A staple of every early childhood and early elementary child’s supply list is the school glue. The drops of glue miraculously hold together craft projects and other items.
The Means of Grace are the glue of the church. They hold together God’s people. They hold together what happens in our church and school.
Lutheran schools are places where the reconciliation through Christ is taught, lived and shared. The response to the preschool playground disagreement is more than “Say you are sorry.” The discussion includes, “Jesus forgives you and so do I.”
The disagreement between parents and teacher is resolved in light of the mutual desire to bring Christ to the child.
Competition between church and school for resources is more than a stewardship conversation, becoming an opportunity to refocus the mission of the church. The focus is on Christ who continues to bring peace to His church and to unite the church in reaching out energetically and faithfully.
It is easy to get distracted in our individual and family life. We compartmentalize our lives. Christ is present in our family devotions, but we’d rather not have Him hear the disrespectful words to the spouse or to parents.
Christ is the center of the Bible class conversation, but we’d rather not have Him hear the gossip in the office. Christ is worshiped with our words in the sanctuary on Sunday morning, but our words in the Saturday evening social setting do not honor Him.
Christ has forgiven all things. By virtue of our Baptism, Christ is present in us in all things and all places. Our prayer is that of the Apostle Paul that “in everything he might be preeminent.”
Christ may also be compartmentalized in the church. Christ “In All Things” affirms the message of the Divine Service. He is also the focus in the Sunday school classroom, conversations in the church and school office, the youth group gathering, the quilting group, the committee meeting and all things that take place during the week.

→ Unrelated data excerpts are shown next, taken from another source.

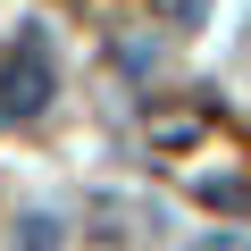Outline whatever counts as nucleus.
<instances>
[{
	"mask_svg": "<svg viewBox=\"0 0 251 251\" xmlns=\"http://www.w3.org/2000/svg\"><path fill=\"white\" fill-rule=\"evenodd\" d=\"M193 251H251V243H234V234H209V243H193Z\"/></svg>",
	"mask_w": 251,
	"mask_h": 251,
	"instance_id": "20e7f679",
	"label": "nucleus"
},
{
	"mask_svg": "<svg viewBox=\"0 0 251 251\" xmlns=\"http://www.w3.org/2000/svg\"><path fill=\"white\" fill-rule=\"evenodd\" d=\"M59 92V67H50V34L42 25H17V42L0 50V117H42Z\"/></svg>",
	"mask_w": 251,
	"mask_h": 251,
	"instance_id": "f257e3e1",
	"label": "nucleus"
},
{
	"mask_svg": "<svg viewBox=\"0 0 251 251\" xmlns=\"http://www.w3.org/2000/svg\"><path fill=\"white\" fill-rule=\"evenodd\" d=\"M193 134H201L193 117H159V126H151V143H193Z\"/></svg>",
	"mask_w": 251,
	"mask_h": 251,
	"instance_id": "7ed1b4c3",
	"label": "nucleus"
},
{
	"mask_svg": "<svg viewBox=\"0 0 251 251\" xmlns=\"http://www.w3.org/2000/svg\"><path fill=\"white\" fill-rule=\"evenodd\" d=\"M201 201L226 209V218H251V184H243V176H201Z\"/></svg>",
	"mask_w": 251,
	"mask_h": 251,
	"instance_id": "f03ea898",
	"label": "nucleus"
}]
</instances>
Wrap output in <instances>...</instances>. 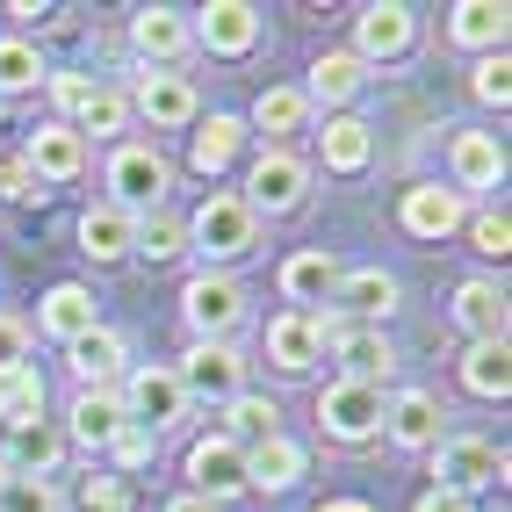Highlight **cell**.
<instances>
[{
	"label": "cell",
	"instance_id": "obj_1",
	"mask_svg": "<svg viewBox=\"0 0 512 512\" xmlns=\"http://www.w3.org/2000/svg\"><path fill=\"white\" fill-rule=\"evenodd\" d=\"M181 224H188V253H202V267H217V275H224L231 260H246L253 238H260V217H253L231 188H210Z\"/></svg>",
	"mask_w": 512,
	"mask_h": 512
},
{
	"label": "cell",
	"instance_id": "obj_2",
	"mask_svg": "<svg viewBox=\"0 0 512 512\" xmlns=\"http://www.w3.org/2000/svg\"><path fill=\"white\" fill-rule=\"evenodd\" d=\"M166 188H174V166L152 138H123L109 152V210L123 217H145V210H166Z\"/></svg>",
	"mask_w": 512,
	"mask_h": 512
},
{
	"label": "cell",
	"instance_id": "obj_3",
	"mask_svg": "<svg viewBox=\"0 0 512 512\" xmlns=\"http://www.w3.org/2000/svg\"><path fill=\"white\" fill-rule=\"evenodd\" d=\"M426 455H433V491H455L469 505H476V491L505 484V448H491L484 433H440Z\"/></svg>",
	"mask_w": 512,
	"mask_h": 512
},
{
	"label": "cell",
	"instance_id": "obj_4",
	"mask_svg": "<svg viewBox=\"0 0 512 512\" xmlns=\"http://www.w3.org/2000/svg\"><path fill=\"white\" fill-rule=\"evenodd\" d=\"M246 368L253 361L238 354L231 339H188V354L174 361V383H181L188 404H217V412H224V404L246 390Z\"/></svg>",
	"mask_w": 512,
	"mask_h": 512
},
{
	"label": "cell",
	"instance_id": "obj_5",
	"mask_svg": "<svg viewBox=\"0 0 512 512\" xmlns=\"http://www.w3.org/2000/svg\"><path fill=\"white\" fill-rule=\"evenodd\" d=\"M303 195H311V159L289 152V145H267L246 166V188H238V202L253 217H289V210H303Z\"/></svg>",
	"mask_w": 512,
	"mask_h": 512
},
{
	"label": "cell",
	"instance_id": "obj_6",
	"mask_svg": "<svg viewBox=\"0 0 512 512\" xmlns=\"http://www.w3.org/2000/svg\"><path fill=\"white\" fill-rule=\"evenodd\" d=\"M116 397H123V419L145 426V433H166V426L188 419V397L174 383V361H130L123 383H116Z\"/></svg>",
	"mask_w": 512,
	"mask_h": 512
},
{
	"label": "cell",
	"instance_id": "obj_7",
	"mask_svg": "<svg viewBox=\"0 0 512 512\" xmlns=\"http://www.w3.org/2000/svg\"><path fill=\"white\" fill-rule=\"evenodd\" d=\"M383 397L375 383H325L318 390V433L332 448H368V440H383Z\"/></svg>",
	"mask_w": 512,
	"mask_h": 512
},
{
	"label": "cell",
	"instance_id": "obj_8",
	"mask_svg": "<svg viewBox=\"0 0 512 512\" xmlns=\"http://www.w3.org/2000/svg\"><path fill=\"white\" fill-rule=\"evenodd\" d=\"M123 94H130V123H152V130H188V123H202V94H195L188 73L138 65V80H130Z\"/></svg>",
	"mask_w": 512,
	"mask_h": 512
},
{
	"label": "cell",
	"instance_id": "obj_9",
	"mask_svg": "<svg viewBox=\"0 0 512 512\" xmlns=\"http://www.w3.org/2000/svg\"><path fill=\"white\" fill-rule=\"evenodd\" d=\"M181 318H188L195 339H231L246 325V282L202 267V275H188V289H181Z\"/></svg>",
	"mask_w": 512,
	"mask_h": 512
},
{
	"label": "cell",
	"instance_id": "obj_10",
	"mask_svg": "<svg viewBox=\"0 0 512 512\" xmlns=\"http://www.w3.org/2000/svg\"><path fill=\"white\" fill-rule=\"evenodd\" d=\"M181 469H188V491L210 498V505H231V498L253 491V484H246V448H238V440H224V433H202Z\"/></svg>",
	"mask_w": 512,
	"mask_h": 512
},
{
	"label": "cell",
	"instance_id": "obj_11",
	"mask_svg": "<svg viewBox=\"0 0 512 512\" xmlns=\"http://www.w3.org/2000/svg\"><path fill=\"white\" fill-rule=\"evenodd\" d=\"M332 332H339L332 311H282L275 325H267V361H275V375H311L325 361Z\"/></svg>",
	"mask_w": 512,
	"mask_h": 512
},
{
	"label": "cell",
	"instance_id": "obj_12",
	"mask_svg": "<svg viewBox=\"0 0 512 512\" xmlns=\"http://www.w3.org/2000/svg\"><path fill=\"white\" fill-rule=\"evenodd\" d=\"M22 166H29V181L51 195V188L87 174V138L73 123H37V130H29V145H22Z\"/></svg>",
	"mask_w": 512,
	"mask_h": 512
},
{
	"label": "cell",
	"instance_id": "obj_13",
	"mask_svg": "<svg viewBox=\"0 0 512 512\" xmlns=\"http://www.w3.org/2000/svg\"><path fill=\"white\" fill-rule=\"evenodd\" d=\"M188 29H195V44L210 51V58H246V51L260 44L267 15L253 8V0H210V8L188 15Z\"/></svg>",
	"mask_w": 512,
	"mask_h": 512
},
{
	"label": "cell",
	"instance_id": "obj_14",
	"mask_svg": "<svg viewBox=\"0 0 512 512\" xmlns=\"http://www.w3.org/2000/svg\"><path fill=\"white\" fill-rule=\"evenodd\" d=\"M412 44H419V15L404 8V0H375V8L354 15V44L347 51L361 65H390V58H404Z\"/></svg>",
	"mask_w": 512,
	"mask_h": 512
},
{
	"label": "cell",
	"instance_id": "obj_15",
	"mask_svg": "<svg viewBox=\"0 0 512 512\" xmlns=\"http://www.w3.org/2000/svg\"><path fill=\"white\" fill-rule=\"evenodd\" d=\"M440 419H448V404H440L433 390H419V383H404V390L383 397V440L404 448V455H426L440 440Z\"/></svg>",
	"mask_w": 512,
	"mask_h": 512
},
{
	"label": "cell",
	"instance_id": "obj_16",
	"mask_svg": "<svg viewBox=\"0 0 512 512\" xmlns=\"http://www.w3.org/2000/svg\"><path fill=\"white\" fill-rule=\"evenodd\" d=\"M325 354L339 361V383H375V390H383L397 375V347H390L383 325H339L325 339Z\"/></svg>",
	"mask_w": 512,
	"mask_h": 512
},
{
	"label": "cell",
	"instance_id": "obj_17",
	"mask_svg": "<svg viewBox=\"0 0 512 512\" xmlns=\"http://www.w3.org/2000/svg\"><path fill=\"white\" fill-rule=\"evenodd\" d=\"M397 275H383V267H339V289H332V303L325 311L339 318V325H383L390 311H397Z\"/></svg>",
	"mask_w": 512,
	"mask_h": 512
},
{
	"label": "cell",
	"instance_id": "obj_18",
	"mask_svg": "<svg viewBox=\"0 0 512 512\" xmlns=\"http://www.w3.org/2000/svg\"><path fill=\"white\" fill-rule=\"evenodd\" d=\"M397 224L412 238H426V246H440V238H455L469 224V202L455 188H440V181H419V188L397 195Z\"/></svg>",
	"mask_w": 512,
	"mask_h": 512
},
{
	"label": "cell",
	"instance_id": "obj_19",
	"mask_svg": "<svg viewBox=\"0 0 512 512\" xmlns=\"http://www.w3.org/2000/svg\"><path fill=\"white\" fill-rule=\"evenodd\" d=\"M130 51L159 73H174V65L195 51V29H188V8H138L130 15Z\"/></svg>",
	"mask_w": 512,
	"mask_h": 512
},
{
	"label": "cell",
	"instance_id": "obj_20",
	"mask_svg": "<svg viewBox=\"0 0 512 512\" xmlns=\"http://www.w3.org/2000/svg\"><path fill=\"white\" fill-rule=\"evenodd\" d=\"M123 397L116 390H73V404H65V448H87V455H109V440L123 433Z\"/></svg>",
	"mask_w": 512,
	"mask_h": 512
},
{
	"label": "cell",
	"instance_id": "obj_21",
	"mask_svg": "<svg viewBox=\"0 0 512 512\" xmlns=\"http://www.w3.org/2000/svg\"><path fill=\"white\" fill-rule=\"evenodd\" d=\"M65 361H73V383L80 390H116L123 368H130V339L116 325H94V332H80L73 347H65Z\"/></svg>",
	"mask_w": 512,
	"mask_h": 512
},
{
	"label": "cell",
	"instance_id": "obj_22",
	"mask_svg": "<svg viewBox=\"0 0 512 512\" xmlns=\"http://www.w3.org/2000/svg\"><path fill=\"white\" fill-rule=\"evenodd\" d=\"M448 166H455V181H448V188L469 202V195H484V188H498V181H505V145L491 138V130H455Z\"/></svg>",
	"mask_w": 512,
	"mask_h": 512
},
{
	"label": "cell",
	"instance_id": "obj_23",
	"mask_svg": "<svg viewBox=\"0 0 512 512\" xmlns=\"http://www.w3.org/2000/svg\"><path fill=\"white\" fill-rule=\"evenodd\" d=\"M303 476H311V448L289 440V433H267V440L246 448V484L253 491H296Z\"/></svg>",
	"mask_w": 512,
	"mask_h": 512
},
{
	"label": "cell",
	"instance_id": "obj_24",
	"mask_svg": "<svg viewBox=\"0 0 512 512\" xmlns=\"http://www.w3.org/2000/svg\"><path fill=\"white\" fill-rule=\"evenodd\" d=\"M94 325H101V303H94L87 282H58V289H44V303H37V332H44V339L73 347V339L94 332Z\"/></svg>",
	"mask_w": 512,
	"mask_h": 512
},
{
	"label": "cell",
	"instance_id": "obj_25",
	"mask_svg": "<svg viewBox=\"0 0 512 512\" xmlns=\"http://www.w3.org/2000/svg\"><path fill=\"white\" fill-rule=\"evenodd\" d=\"M246 145H253L246 116H224V109H210V123H195V130H188V166H195L202 181H217V174H224V166H231L238 152H246Z\"/></svg>",
	"mask_w": 512,
	"mask_h": 512
},
{
	"label": "cell",
	"instance_id": "obj_26",
	"mask_svg": "<svg viewBox=\"0 0 512 512\" xmlns=\"http://www.w3.org/2000/svg\"><path fill=\"white\" fill-rule=\"evenodd\" d=\"M361 87H368V65H361L354 51H318V58H311V80H303V101L339 116Z\"/></svg>",
	"mask_w": 512,
	"mask_h": 512
},
{
	"label": "cell",
	"instance_id": "obj_27",
	"mask_svg": "<svg viewBox=\"0 0 512 512\" xmlns=\"http://www.w3.org/2000/svg\"><path fill=\"white\" fill-rule=\"evenodd\" d=\"M318 159H325V174H361V166L375 159V123L354 116V109L325 116V130H318Z\"/></svg>",
	"mask_w": 512,
	"mask_h": 512
},
{
	"label": "cell",
	"instance_id": "obj_28",
	"mask_svg": "<svg viewBox=\"0 0 512 512\" xmlns=\"http://www.w3.org/2000/svg\"><path fill=\"white\" fill-rule=\"evenodd\" d=\"M311 101H303V87H260V101L246 109V130L253 138H267V145H289L296 130H311Z\"/></svg>",
	"mask_w": 512,
	"mask_h": 512
},
{
	"label": "cell",
	"instance_id": "obj_29",
	"mask_svg": "<svg viewBox=\"0 0 512 512\" xmlns=\"http://www.w3.org/2000/svg\"><path fill=\"white\" fill-rule=\"evenodd\" d=\"M332 289H339V260H332L325 246H303V253L282 260V296L296 303V311H318V303H332Z\"/></svg>",
	"mask_w": 512,
	"mask_h": 512
},
{
	"label": "cell",
	"instance_id": "obj_30",
	"mask_svg": "<svg viewBox=\"0 0 512 512\" xmlns=\"http://www.w3.org/2000/svg\"><path fill=\"white\" fill-rule=\"evenodd\" d=\"M505 318H512L505 282H491V275H469V282L455 289V325H462L469 339H505Z\"/></svg>",
	"mask_w": 512,
	"mask_h": 512
},
{
	"label": "cell",
	"instance_id": "obj_31",
	"mask_svg": "<svg viewBox=\"0 0 512 512\" xmlns=\"http://www.w3.org/2000/svg\"><path fill=\"white\" fill-rule=\"evenodd\" d=\"M8 469L15 476H58V462H65V433L51 426V419H29V426H8Z\"/></svg>",
	"mask_w": 512,
	"mask_h": 512
},
{
	"label": "cell",
	"instance_id": "obj_32",
	"mask_svg": "<svg viewBox=\"0 0 512 512\" xmlns=\"http://www.w3.org/2000/svg\"><path fill=\"white\" fill-rule=\"evenodd\" d=\"M448 37L491 58L512 37V8H505V0H462V8H448Z\"/></svg>",
	"mask_w": 512,
	"mask_h": 512
},
{
	"label": "cell",
	"instance_id": "obj_33",
	"mask_svg": "<svg viewBox=\"0 0 512 512\" xmlns=\"http://www.w3.org/2000/svg\"><path fill=\"white\" fill-rule=\"evenodd\" d=\"M130 224H138V217L109 210V202H87V210H80V253H87L94 267L130 260Z\"/></svg>",
	"mask_w": 512,
	"mask_h": 512
},
{
	"label": "cell",
	"instance_id": "obj_34",
	"mask_svg": "<svg viewBox=\"0 0 512 512\" xmlns=\"http://www.w3.org/2000/svg\"><path fill=\"white\" fill-rule=\"evenodd\" d=\"M462 390L484 397V404H498V397L512 390V347H505V339H469V354H462Z\"/></svg>",
	"mask_w": 512,
	"mask_h": 512
},
{
	"label": "cell",
	"instance_id": "obj_35",
	"mask_svg": "<svg viewBox=\"0 0 512 512\" xmlns=\"http://www.w3.org/2000/svg\"><path fill=\"white\" fill-rule=\"evenodd\" d=\"M130 253H145L152 267L181 260V253H188V224H181V210H145L138 224H130Z\"/></svg>",
	"mask_w": 512,
	"mask_h": 512
},
{
	"label": "cell",
	"instance_id": "obj_36",
	"mask_svg": "<svg viewBox=\"0 0 512 512\" xmlns=\"http://www.w3.org/2000/svg\"><path fill=\"white\" fill-rule=\"evenodd\" d=\"M267 433H282V404L275 397H253V390H238L224 404V440H238V448H253V440Z\"/></svg>",
	"mask_w": 512,
	"mask_h": 512
},
{
	"label": "cell",
	"instance_id": "obj_37",
	"mask_svg": "<svg viewBox=\"0 0 512 512\" xmlns=\"http://www.w3.org/2000/svg\"><path fill=\"white\" fill-rule=\"evenodd\" d=\"M44 375H37V361H22V368H8L0 375V426H29V419H44Z\"/></svg>",
	"mask_w": 512,
	"mask_h": 512
},
{
	"label": "cell",
	"instance_id": "obj_38",
	"mask_svg": "<svg viewBox=\"0 0 512 512\" xmlns=\"http://www.w3.org/2000/svg\"><path fill=\"white\" fill-rule=\"evenodd\" d=\"M51 65L37 58V44L29 37H0V94H37Z\"/></svg>",
	"mask_w": 512,
	"mask_h": 512
},
{
	"label": "cell",
	"instance_id": "obj_39",
	"mask_svg": "<svg viewBox=\"0 0 512 512\" xmlns=\"http://www.w3.org/2000/svg\"><path fill=\"white\" fill-rule=\"evenodd\" d=\"M80 138H116L123 145V130H130V94L123 87H94V101H87V109H80Z\"/></svg>",
	"mask_w": 512,
	"mask_h": 512
},
{
	"label": "cell",
	"instance_id": "obj_40",
	"mask_svg": "<svg viewBox=\"0 0 512 512\" xmlns=\"http://www.w3.org/2000/svg\"><path fill=\"white\" fill-rule=\"evenodd\" d=\"M469 246L484 253V260H505L512 253V217H505V202H484V210H469Z\"/></svg>",
	"mask_w": 512,
	"mask_h": 512
},
{
	"label": "cell",
	"instance_id": "obj_41",
	"mask_svg": "<svg viewBox=\"0 0 512 512\" xmlns=\"http://www.w3.org/2000/svg\"><path fill=\"white\" fill-rule=\"evenodd\" d=\"M469 94L484 101V109H505V101H512V58H505V51L476 58V65H469Z\"/></svg>",
	"mask_w": 512,
	"mask_h": 512
},
{
	"label": "cell",
	"instance_id": "obj_42",
	"mask_svg": "<svg viewBox=\"0 0 512 512\" xmlns=\"http://www.w3.org/2000/svg\"><path fill=\"white\" fill-rule=\"evenodd\" d=\"M0 512H65V491L51 476H15V484L0 491Z\"/></svg>",
	"mask_w": 512,
	"mask_h": 512
},
{
	"label": "cell",
	"instance_id": "obj_43",
	"mask_svg": "<svg viewBox=\"0 0 512 512\" xmlns=\"http://www.w3.org/2000/svg\"><path fill=\"white\" fill-rule=\"evenodd\" d=\"M94 73H44V94H51V109H58V123H80V109L94 101Z\"/></svg>",
	"mask_w": 512,
	"mask_h": 512
},
{
	"label": "cell",
	"instance_id": "obj_44",
	"mask_svg": "<svg viewBox=\"0 0 512 512\" xmlns=\"http://www.w3.org/2000/svg\"><path fill=\"white\" fill-rule=\"evenodd\" d=\"M65 512H130V491H123V476H80Z\"/></svg>",
	"mask_w": 512,
	"mask_h": 512
},
{
	"label": "cell",
	"instance_id": "obj_45",
	"mask_svg": "<svg viewBox=\"0 0 512 512\" xmlns=\"http://www.w3.org/2000/svg\"><path fill=\"white\" fill-rule=\"evenodd\" d=\"M152 455H159V433H145V426H123V433L109 440V462H116V469H145Z\"/></svg>",
	"mask_w": 512,
	"mask_h": 512
},
{
	"label": "cell",
	"instance_id": "obj_46",
	"mask_svg": "<svg viewBox=\"0 0 512 512\" xmlns=\"http://www.w3.org/2000/svg\"><path fill=\"white\" fill-rule=\"evenodd\" d=\"M0 195H8V202H44V188L29 181V166H22V152H0Z\"/></svg>",
	"mask_w": 512,
	"mask_h": 512
},
{
	"label": "cell",
	"instance_id": "obj_47",
	"mask_svg": "<svg viewBox=\"0 0 512 512\" xmlns=\"http://www.w3.org/2000/svg\"><path fill=\"white\" fill-rule=\"evenodd\" d=\"M22 361H29V325H22L15 311H0V375L22 368Z\"/></svg>",
	"mask_w": 512,
	"mask_h": 512
},
{
	"label": "cell",
	"instance_id": "obj_48",
	"mask_svg": "<svg viewBox=\"0 0 512 512\" xmlns=\"http://www.w3.org/2000/svg\"><path fill=\"white\" fill-rule=\"evenodd\" d=\"M412 512H476L469 498H455V491H419L412 498Z\"/></svg>",
	"mask_w": 512,
	"mask_h": 512
},
{
	"label": "cell",
	"instance_id": "obj_49",
	"mask_svg": "<svg viewBox=\"0 0 512 512\" xmlns=\"http://www.w3.org/2000/svg\"><path fill=\"white\" fill-rule=\"evenodd\" d=\"M166 512H224V505H210V498H195V491H181V498H166Z\"/></svg>",
	"mask_w": 512,
	"mask_h": 512
},
{
	"label": "cell",
	"instance_id": "obj_50",
	"mask_svg": "<svg viewBox=\"0 0 512 512\" xmlns=\"http://www.w3.org/2000/svg\"><path fill=\"white\" fill-rule=\"evenodd\" d=\"M318 512H375V505H368V498H325Z\"/></svg>",
	"mask_w": 512,
	"mask_h": 512
},
{
	"label": "cell",
	"instance_id": "obj_51",
	"mask_svg": "<svg viewBox=\"0 0 512 512\" xmlns=\"http://www.w3.org/2000/svg\"><path fill=\"white\" fill-rule=\"evenodd\" d=\"M8 484H15V469H8V455H0V491H8Z\"/></svg>",
	"mask_w": 512,
	"mask_h": 512
}]
</instances>
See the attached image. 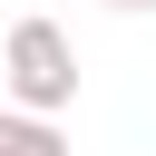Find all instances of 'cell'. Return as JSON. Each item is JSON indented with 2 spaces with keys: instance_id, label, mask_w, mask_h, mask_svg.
Wrapping results in <instances>:
<instances>
[{
  "instance_id": "cell-3",
  "label": "cell",
  "mask_w": 156,
  "mask_h": 156,
  "mask_svg": "<svg viewBox=\"0 0 156 156\" xmlns=\"http://www.w3.org/2000/svg\"><path fill=\"white\" fill-rule=\"evenodd\" d=\"M107 10H156V0H107Z\"/></svg>"
},
{
  "instance_id": "cell-1",
  "label": "cell",
  "mask_w": 156,
  "mask_h": 156,
  "mask_svg": "<svg viewBox=\"0 0 156 156\" xmlns=\"http://www.w3.org/2000/svg\"><path fill=\"white\" fill-rule=\"evenodd\" d=\"M0 88H10V107H29V117H68V107H78V39H68L58 20H10V39H0Z\"/></svg>"
},
{
  "instance_id": "cell-2",
  "label": "cell",
  "mask_w": 156,
  "mask_h": 156,
  "mask_svg": "<svg viewBox=\"0 0 156 156\" xmlns=\"http://www.w3.org/2000/svg\"><path fill=\"white\" fill-rule=\"evenodd\" d=\"M0 156H78V146H68V127H58V117H29V107H10V98H0Z\"/></svg>"
}]
</instances>
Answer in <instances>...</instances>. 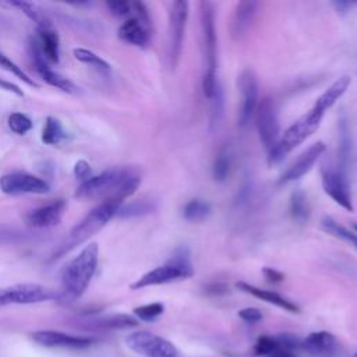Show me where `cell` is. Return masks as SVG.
Listing matches in <instances>:
<instances>
[{
  "mask_svg": "<svg viewBox=\"0 0 357 357\" xmlns=\"http://www.w3.org/2000/svg\"><path fill=\"white\" fill-rule=\"evenodd\" d=\"M141 184V174L132 167H112L82 181L75 197L81 199H120L131 197Z\"/></svg>",
  "mask_w": 357,
  "mask_h": 357,
  "instance_id": "6da1fadb",
  "label": "cell"
},
{
  "mask_svg": "<svg viewBox=\"0 0 357 357\" xmlns=\"http://www.w3.org/2000/svg\"><path fill=\"white\" fill-rule=\"evenodd\" d=\"M99 262V247L96 243L85 245L61 272V287L57 301L70 304L78 300L88 289Z\"/></svg>",
  "mask_w": 357,
  "mask_h": 357,
  "instance_id": "7a4b0ae2",
  "label": "cell"
},
{
  "mask_svg": "<svg viewBox=\"0 0 357 357\" xmlns=\"http://www.w3.org/2000/svg\"><path fill=\"white\" fill-rule=\"evenodd\" d=\"M123 204L124 202L120 199L109 198V199H103L93 209H91L86 213V216L71 229L66 240L60 244V247L52 255V261L61 258L63 255L68 254L71 250L88 241L98 231H100L107 225V222L117 215V211Z\"/></svg>",
  "mask_w": 357,
  "mask_h": 357,
  "instance_id": "3957f363",
  "label": "cell"
},
{
  "mask_svg": "<svg viewBox=\"0 0 357 357\" xmlns=\"http://www.w3.org/2000/svg\"><path fill=\"white\" fill-rule=\"evenodd\" d=\"M199 18H201V42H202V91L205 98L211 99L213 95L218 67V38L215 26V6L211 1L199 3Z\"/></svg>",
  "mask_w": 357,
  "mask_h": 357,
  "instance_id": "277c9868",
  "label": "cell"
},
{
  "mask_svg": "<svg viewBox=\"0 0 357 357\" xmlns=\"http://www.w3.org/2000/svg\"><path fill=\"white\" fill-rule=\"evenodd\" d=\"M194 275L192 261H191V252L188 247L180 245L174 250L173 255L169 258V261L160 266H156L142 275L139 279H137L130 287L132 290L149 287V286H158V284H166L181 279H188Z\"/></svg>",
  "mask_w": 357,
  "mask_h": 357,
  "instance_id": "5b68a950",
  "label": "cell"
},
{
  "mask_svg": "<svg viewBox=\"0 0 357 357\" xmlns=\"http://www.w3.org/2000/svg\"><path fill=\"white\" fill-rule=\"evenodd\" d=\"M324 116H325V112H322L317 106H312L307 114H304L296 123H293L284 131V134L279 137L276 145L269 151V158H268L269 165L272 166V165L280 163L294 148H297L311 134H314L318 130Z\"/></svg>",
  "mask_w": 357,
  "mask_h": 357,
  "instance_id": "8992f818",
  "label": "cell"
},
{
  "mask_svg": "<svg viewBox=\"0 0 357 357\" xmlns=\"http://www.w3.org/2000/svg\"><path fill=\"white\" fill-rule=\"evenodd\" d=\"M255 126L259 135V139L262 145L271 151L279 137H280V124H279V116H278V106L276 102L266 96L264 98L255 110Z\"/></svg>",
  "mask_w": 357,
  "mask_h": 357,
  "instance_id": "52a82bcc",
  "label": "cell"
},
{
  "mask_svg": "<svg viewBox=\"0 0 357 357\" xmlns=\"http://www.w3.org/2000/svg\"><path fill=\"white\" fill-rule=\"evenodd\" d=\"M188 8L190 3L185 0H177L170 4L169 11V59L170 64L174 68L181 56L183 40L185 25L188 20Z\"/></svg>",
  "mask_w": 357,
  "mask_h": 357,
  "instance_id": "ba28073f",
  "label": "cell"
},
{
  "mask_svg": "<svg viewBox=\"0 0 357 357\" xmlns=\"http://www.w3.org/2000/svg\"><path fill=\"white\" fill-rule=\"evenodd\" d=\"M321 183L326 195H329L343 209L353 212L351 190L347 180V173L339 166H322L321 167Z\"/></svg>",
  "mask_w": 357,
  "mask_h": 357,
  "instance_id": "9c48e42d",
  "label": "cell"
},
{
  "mask_svg": "<svg viewBox=\"0 0 357 357\" xmlns=\"http://www.w3.org/2000/svg\"><path fill=\"white\" fill-rule=\"evenodd\" d=\"M126 343L132 351L145 357H178V351L173 343L146 331L130 333Z\"/></svg>",
  "mask_w": 357,
  "mask_h": 357,
  "instance_id": "30bf717a",
  "label": "cell"
},
{
  "mask_svg": "<svg viewBox=\"0 0 357 357\" xmlns=\"http://www.w3.org/2000/svg\"><path fill=\"white\" fill-rule=\"evenodd\" d=\"M28 52H29V57H31V63L33 66V70L36 71V74L50 86H54L63 92L67 93H78L79 88L70 81L68 78H66L64 75H61L60 73H57L56 70H53L49 63L46 61V59L43 57L38 40L33 38H29L28 42Z\"/></svg>",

Christ is “In All Things” in Lutheran schools. Christ is the topic of the preschool “Jesus time” and the junior high confirmation class. Christ is worshiped at school “chapel time” and at the baptismal assembly of the school family asking to have their child baptized into God’s family.
Christ is in all the lesson. Christ is on the stage and in the gym. Christ is at the parent group and faculty meeting. “Christ” is the confession of Lutheran schools.
Christ alone is our Master. Christ is the basis of our commitment to Lutheran schools. It is important to always reevaluate, “Why do we do what we do?” “Why do we invest in a Lutheran school ministry as parents or as a congregation?” “Why does a staff member serve in a Lutheran school when other opportunities might be more attractive?”
The response is “because Christ is here!” Christ is the focus of Trinity Lutheran Church and Pre School!. Our contemporary context is sometimes referred to as a “post-Christian” era. Christianity is no longer the basis of morality and other aspects of our culture.
The mission of our church and school is so important because the world needs Christ. Our community needs Christ. Our children and families need Christ. Our school provides the opportunity to bring Christ to those who do not know Him and to nurture in Christ those blessed to be in His church.
Every school day, the mission field drives onto our church and school parking lots. Increasingly, children and families first hear of Christ in our schools. We praise God for that opportunity as we respond to His commission creatively and energetically.
No, without Jesus, we cannot be all things to all people. All the things on our list will not be accomplished. However, Christ has chosen to be “In All Things” and that is what makes both our church and school eternally significant. Amen.
The peace of God that passes all understanding keep your hearts and minds in Christ Jesus unto life everlasting. Amen.